Your task
What the answer must contain is every line of the records, exactly, with no pictures.

##########

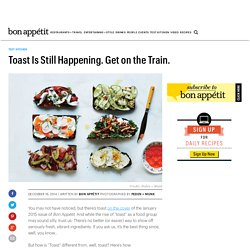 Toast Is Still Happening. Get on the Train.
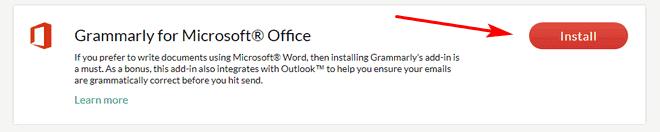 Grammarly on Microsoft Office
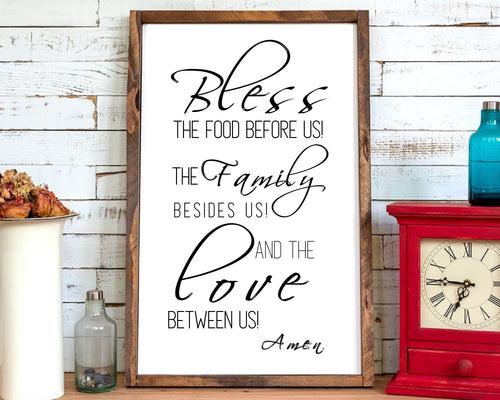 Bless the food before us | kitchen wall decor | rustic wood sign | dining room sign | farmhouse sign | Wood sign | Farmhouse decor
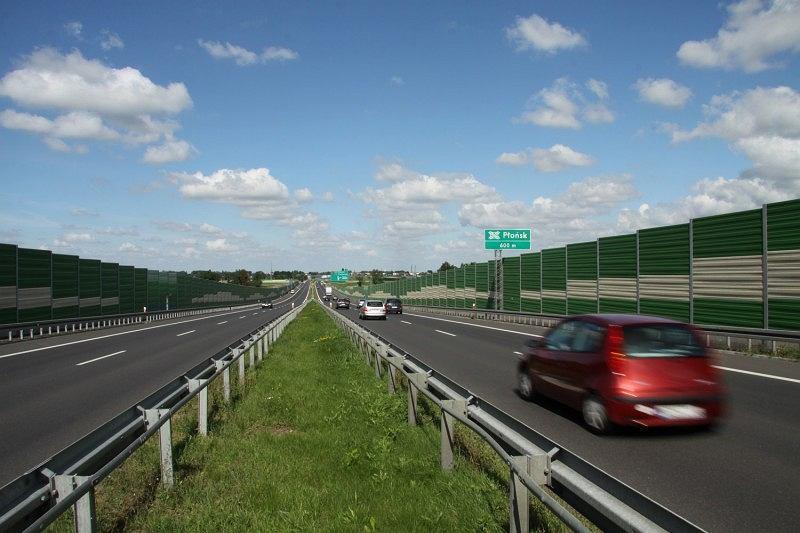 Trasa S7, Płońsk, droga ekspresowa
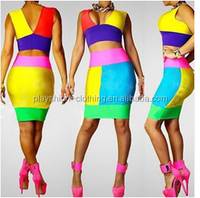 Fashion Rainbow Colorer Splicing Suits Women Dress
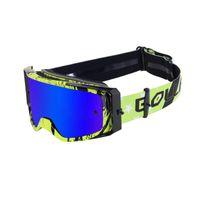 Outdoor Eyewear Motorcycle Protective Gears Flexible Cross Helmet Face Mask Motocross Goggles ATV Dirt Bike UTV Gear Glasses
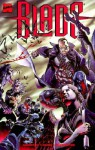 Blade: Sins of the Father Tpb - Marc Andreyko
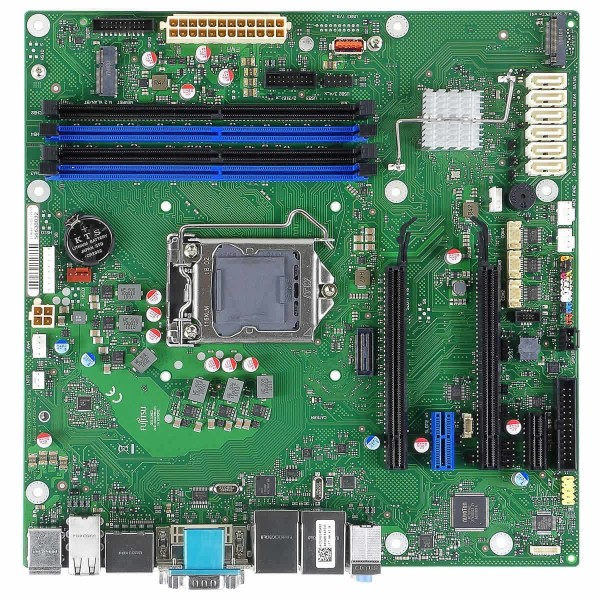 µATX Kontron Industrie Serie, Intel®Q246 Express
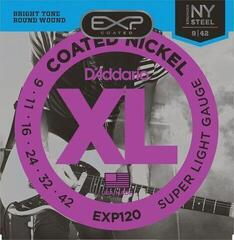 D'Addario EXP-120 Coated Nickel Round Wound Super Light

##########

Finished exercise
 Toast Is Still Happening. Get on the Train.
 Grammarly on Microsoft Office
 Bless the food before us | kitchen wall decor | rustic wood sign | dining room sign | farmhouse sign | Wood sign | Farmhouse decor
 Trasa S7, Płońsk, droga ekspresowa
 Fashion Rainbow Colorer Splicing Suits Women Dress
 Outdoor Eyewear Motorcycle Protective Gears Flexible Cross Helmet Face Mask Motocross Goggles ATV Dirt Bike UTV Gear Glasses
 Blade: Sins of the Father Tpb - Marc Andreyko
 µATX Kontron Industrie Serie, Intel®Q246 Express
 D'Addario EXP-120 Coated Nickel Round Wound Super Light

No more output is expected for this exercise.